What you are asked to do. Duplicate the passage about the Parliament visit word for word, everything from "I glanced over" down to "to her seat.".

Then first-time MP Carrie Tan, founder of Daughters of Tomorrow, spoke. She called for a mindset shift in the way society views welfare and social assistance, by referring to recipients as “challenged” instead of “needy”.
“Let’s remove the shame of people feeling that if they resort to welfare, …[it] is because they did not try hard enough,’ she said. In the last few months where I’ve been writing for The Pride, this is an issue that I’ve come to understand with more depth.
Ms Tan talked about the pressures and penalties mothers face, when they choose to stay home and take care of their children. “Once a woman bears children and stays home to rear them for a few years, there is little chance, if ever, that her income can catch up again with the level she would have gotten.”
I looked at my eight-year-old girl and hoped that Phoebe would one day understand the choice I made to be a stay-at-home mother. I was glad that these issues were being debated by the nation’s lawmakers and hoped that when she grows up, she would not face the same difficult choices women today have to grapple with.
Clash of titans
Finally it was PM Lee’s speech. I got misty-eyed when PM’s voice cracked as he said, “Our economy will prosper anew. Our children and our grandchildren will continue marching forward to build a fairer, ever more just and equal society.”
Was it my imagination that when he said that, some MPs looked up at our gallery to look at the youngest person in the room?
The energy in the room picked up even more as PM Lee sparred with Leader of the Opposition Pritam Singh.
I glanced over at my daughter, intrigued that she was leaning forward in her seat, straining to capture every word that was being said. “How could she not be bored by adults talking endlessly about subjects that she had no clue about?” I asked myself in amazement.
Then I understood. A child knows when something important is happening, even if they don’t comprehend the substance of it. I know this as a children’s author, and I know this as a mother – children have a sharp antennae for what is true and noble. My daughter was witnessing for the first time in Singapore’s post-independence history, the leader of the ruling party and the Leader of the Opposition were having a fiery exchange in a dignified manner.
After two hours of speeches, we had to leave to get home in time for dinner and make sure my older child had reached home safely. But the one by my side was still glued to her seat.
She gestured that Deputy Prime Minister Heng Swee Keat was still talking. “Our future PM, you know,” she whispered. I sighed. “OK, well, he’s got two minutes to wrap up,” I whispered back, starting the countdown that all parents resort to when they need compliance in a hurry.
As we left the building, we felt so buoyed by what we had witnessed. “Did you enjoy that, Phoebe?” Her girlish grin and thumbs up meant everything to me.
I gave her a big hug and said: “Thanks for bringing Mummy to Parliament, Phoebe.”

Given information.

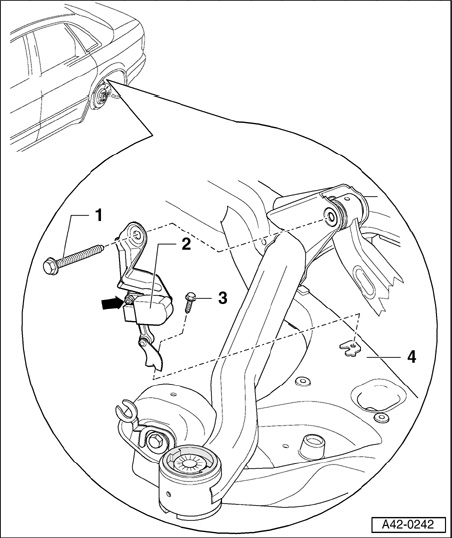 1
2
3
4
A42-0242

Task response.
I glanced over at my daughter, intrigued that she was leaning forward in her seat, straining to capture every word that was being said. “How could she not be bored by adults talking endlessly about subjects that she had no clue about?” I asked myself in amazement.
Then I understood. A child knows when something important is happening, even if they don’t comprehend the substance of it. I know this as a children’s author, and I know this as a mother – children have a sharp antennae for what is true and noble. My daughter was witnessing for the first time in Singapore’s post-independence history, the leader of the ruling party and the Leader of the Opposition were having a fiery exchange in a dignified manner.
After two hours of speeches, we had to leave to get home in time for dinner and make sure my older child had reached home safely. But the one by my side was still glued to her seat.